A Umberto De Giovannangeli la tattica degli scudi umani usati per salvare i terroristi palestinesi piace.
All' UNITA' sembra una "terza via tra l'azione suicida e la rassegnazione" alla violenza dell'esercito israeliano.
Peccato che questa violenza si difensiva e che i lutti sopportati dai palestinesi derivino dall'aggressione terroristica contro Israele, che ha il diritto e la necessità di difendersi.
Se il terrorismo cessasse cesserebbero anche le drammatiche condizioni dei palestinesi.
E si dà il caso che il ragazzo intervistato da De Giovannangeli, da lui prsentato come un eroe, abbia scelto di proteggere i terroristi.
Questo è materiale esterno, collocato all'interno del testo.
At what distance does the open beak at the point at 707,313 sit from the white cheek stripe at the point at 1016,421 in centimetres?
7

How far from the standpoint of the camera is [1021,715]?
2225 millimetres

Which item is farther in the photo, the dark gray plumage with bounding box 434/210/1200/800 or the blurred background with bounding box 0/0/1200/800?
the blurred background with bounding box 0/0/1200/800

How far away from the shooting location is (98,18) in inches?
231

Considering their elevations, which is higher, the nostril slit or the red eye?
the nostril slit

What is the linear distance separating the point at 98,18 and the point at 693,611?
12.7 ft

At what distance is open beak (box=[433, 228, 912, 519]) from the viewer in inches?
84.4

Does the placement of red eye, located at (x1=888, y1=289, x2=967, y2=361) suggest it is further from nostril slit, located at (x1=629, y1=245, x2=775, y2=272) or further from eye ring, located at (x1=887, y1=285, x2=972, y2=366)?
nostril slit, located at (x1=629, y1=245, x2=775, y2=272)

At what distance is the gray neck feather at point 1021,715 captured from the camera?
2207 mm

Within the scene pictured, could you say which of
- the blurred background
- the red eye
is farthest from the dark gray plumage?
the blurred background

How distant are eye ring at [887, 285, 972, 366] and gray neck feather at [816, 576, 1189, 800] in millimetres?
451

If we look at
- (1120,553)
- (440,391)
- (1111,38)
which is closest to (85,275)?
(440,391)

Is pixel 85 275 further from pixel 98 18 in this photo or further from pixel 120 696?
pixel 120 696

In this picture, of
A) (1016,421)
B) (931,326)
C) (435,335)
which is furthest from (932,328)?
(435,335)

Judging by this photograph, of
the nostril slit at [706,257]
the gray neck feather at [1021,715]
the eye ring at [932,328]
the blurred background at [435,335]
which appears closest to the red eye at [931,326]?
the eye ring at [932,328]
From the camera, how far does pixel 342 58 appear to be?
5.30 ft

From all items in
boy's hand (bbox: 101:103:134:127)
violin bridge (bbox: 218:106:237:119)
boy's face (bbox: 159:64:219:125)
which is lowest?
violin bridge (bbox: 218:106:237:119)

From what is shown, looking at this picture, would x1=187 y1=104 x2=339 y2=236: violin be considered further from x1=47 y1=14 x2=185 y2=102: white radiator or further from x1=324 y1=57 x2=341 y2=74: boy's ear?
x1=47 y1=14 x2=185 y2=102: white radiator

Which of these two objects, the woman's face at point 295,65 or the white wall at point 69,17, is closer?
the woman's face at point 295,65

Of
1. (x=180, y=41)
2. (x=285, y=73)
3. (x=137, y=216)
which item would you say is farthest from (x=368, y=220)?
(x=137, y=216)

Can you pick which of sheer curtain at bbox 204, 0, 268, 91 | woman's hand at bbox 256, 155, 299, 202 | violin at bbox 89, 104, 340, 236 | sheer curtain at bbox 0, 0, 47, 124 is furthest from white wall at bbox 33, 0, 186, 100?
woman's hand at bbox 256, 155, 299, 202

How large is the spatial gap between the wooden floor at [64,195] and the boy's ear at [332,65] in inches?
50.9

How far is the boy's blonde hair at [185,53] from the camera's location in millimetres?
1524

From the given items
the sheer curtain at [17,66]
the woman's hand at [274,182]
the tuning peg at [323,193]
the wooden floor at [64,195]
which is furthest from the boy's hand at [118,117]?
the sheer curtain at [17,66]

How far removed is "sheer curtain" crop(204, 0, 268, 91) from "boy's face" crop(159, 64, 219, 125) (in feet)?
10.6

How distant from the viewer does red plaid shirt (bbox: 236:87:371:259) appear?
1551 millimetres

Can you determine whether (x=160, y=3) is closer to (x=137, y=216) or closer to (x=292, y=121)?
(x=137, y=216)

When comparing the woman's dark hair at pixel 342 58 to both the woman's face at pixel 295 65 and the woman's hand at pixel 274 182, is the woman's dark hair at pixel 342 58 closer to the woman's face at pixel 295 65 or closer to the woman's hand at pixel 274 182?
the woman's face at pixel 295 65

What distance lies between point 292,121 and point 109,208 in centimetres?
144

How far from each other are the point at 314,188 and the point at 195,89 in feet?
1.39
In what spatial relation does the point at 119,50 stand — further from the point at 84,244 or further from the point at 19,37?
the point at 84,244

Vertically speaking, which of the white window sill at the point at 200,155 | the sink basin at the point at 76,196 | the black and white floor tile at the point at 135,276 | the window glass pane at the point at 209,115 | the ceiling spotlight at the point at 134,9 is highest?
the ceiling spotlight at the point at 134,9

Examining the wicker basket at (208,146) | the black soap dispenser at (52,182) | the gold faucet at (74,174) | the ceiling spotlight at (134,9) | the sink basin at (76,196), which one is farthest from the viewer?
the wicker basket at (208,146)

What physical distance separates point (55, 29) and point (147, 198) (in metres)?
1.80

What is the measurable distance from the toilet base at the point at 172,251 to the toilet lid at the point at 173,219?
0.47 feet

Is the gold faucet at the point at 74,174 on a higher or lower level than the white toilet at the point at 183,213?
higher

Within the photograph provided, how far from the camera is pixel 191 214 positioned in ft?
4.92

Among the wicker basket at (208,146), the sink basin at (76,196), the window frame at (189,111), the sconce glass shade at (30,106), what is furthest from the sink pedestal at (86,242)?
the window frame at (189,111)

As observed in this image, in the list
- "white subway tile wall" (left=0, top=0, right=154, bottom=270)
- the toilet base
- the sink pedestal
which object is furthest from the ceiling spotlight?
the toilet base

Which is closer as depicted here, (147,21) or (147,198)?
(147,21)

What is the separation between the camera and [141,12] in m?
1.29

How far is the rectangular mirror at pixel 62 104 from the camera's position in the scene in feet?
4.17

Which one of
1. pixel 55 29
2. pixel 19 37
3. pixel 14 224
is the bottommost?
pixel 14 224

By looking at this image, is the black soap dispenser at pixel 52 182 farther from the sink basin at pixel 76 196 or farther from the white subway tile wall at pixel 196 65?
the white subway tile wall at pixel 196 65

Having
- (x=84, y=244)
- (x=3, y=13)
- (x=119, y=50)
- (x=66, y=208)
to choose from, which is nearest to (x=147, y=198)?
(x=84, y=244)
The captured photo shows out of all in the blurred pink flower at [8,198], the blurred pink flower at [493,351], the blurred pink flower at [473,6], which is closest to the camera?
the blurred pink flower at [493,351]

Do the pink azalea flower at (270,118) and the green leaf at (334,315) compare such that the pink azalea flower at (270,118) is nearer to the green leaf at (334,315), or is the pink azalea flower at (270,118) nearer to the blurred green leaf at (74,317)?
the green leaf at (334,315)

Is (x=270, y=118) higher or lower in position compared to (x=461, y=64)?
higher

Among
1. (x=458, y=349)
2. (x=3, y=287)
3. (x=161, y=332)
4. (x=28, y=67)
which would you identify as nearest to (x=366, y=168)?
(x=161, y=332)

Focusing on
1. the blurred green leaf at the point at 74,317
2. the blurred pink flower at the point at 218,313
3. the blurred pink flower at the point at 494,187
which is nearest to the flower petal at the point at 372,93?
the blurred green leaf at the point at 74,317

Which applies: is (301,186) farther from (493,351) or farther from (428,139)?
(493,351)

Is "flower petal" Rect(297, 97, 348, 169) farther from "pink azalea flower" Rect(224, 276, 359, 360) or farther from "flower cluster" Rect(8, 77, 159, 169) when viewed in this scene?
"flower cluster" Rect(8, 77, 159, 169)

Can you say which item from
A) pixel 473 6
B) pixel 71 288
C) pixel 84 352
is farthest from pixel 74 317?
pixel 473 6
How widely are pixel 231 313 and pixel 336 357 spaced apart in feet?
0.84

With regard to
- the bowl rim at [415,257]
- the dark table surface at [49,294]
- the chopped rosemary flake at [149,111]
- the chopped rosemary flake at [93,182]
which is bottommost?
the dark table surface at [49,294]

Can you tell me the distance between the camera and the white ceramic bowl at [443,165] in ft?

Usa il proprio corpo come scudo di chi organizza il terrorismo suicida e diffonde l'ideologia del martirio.
Non è un "uso diverso del suo corpo". E' un altra tattica della stessa guerra terroristica contro Israele.
Così come quella di u.d.g. non è informazione ma la propaganda necessaria per rendere, consapevolmente o meno, efficace quella tattica.Hamas non vuole rinunciare alla violenza omicida contro gli israeliani, ma contemporaneamente vuole presentarsi all'opinione pubblica come un'organizzazione che adotta i mezzi della lotta non-violenta.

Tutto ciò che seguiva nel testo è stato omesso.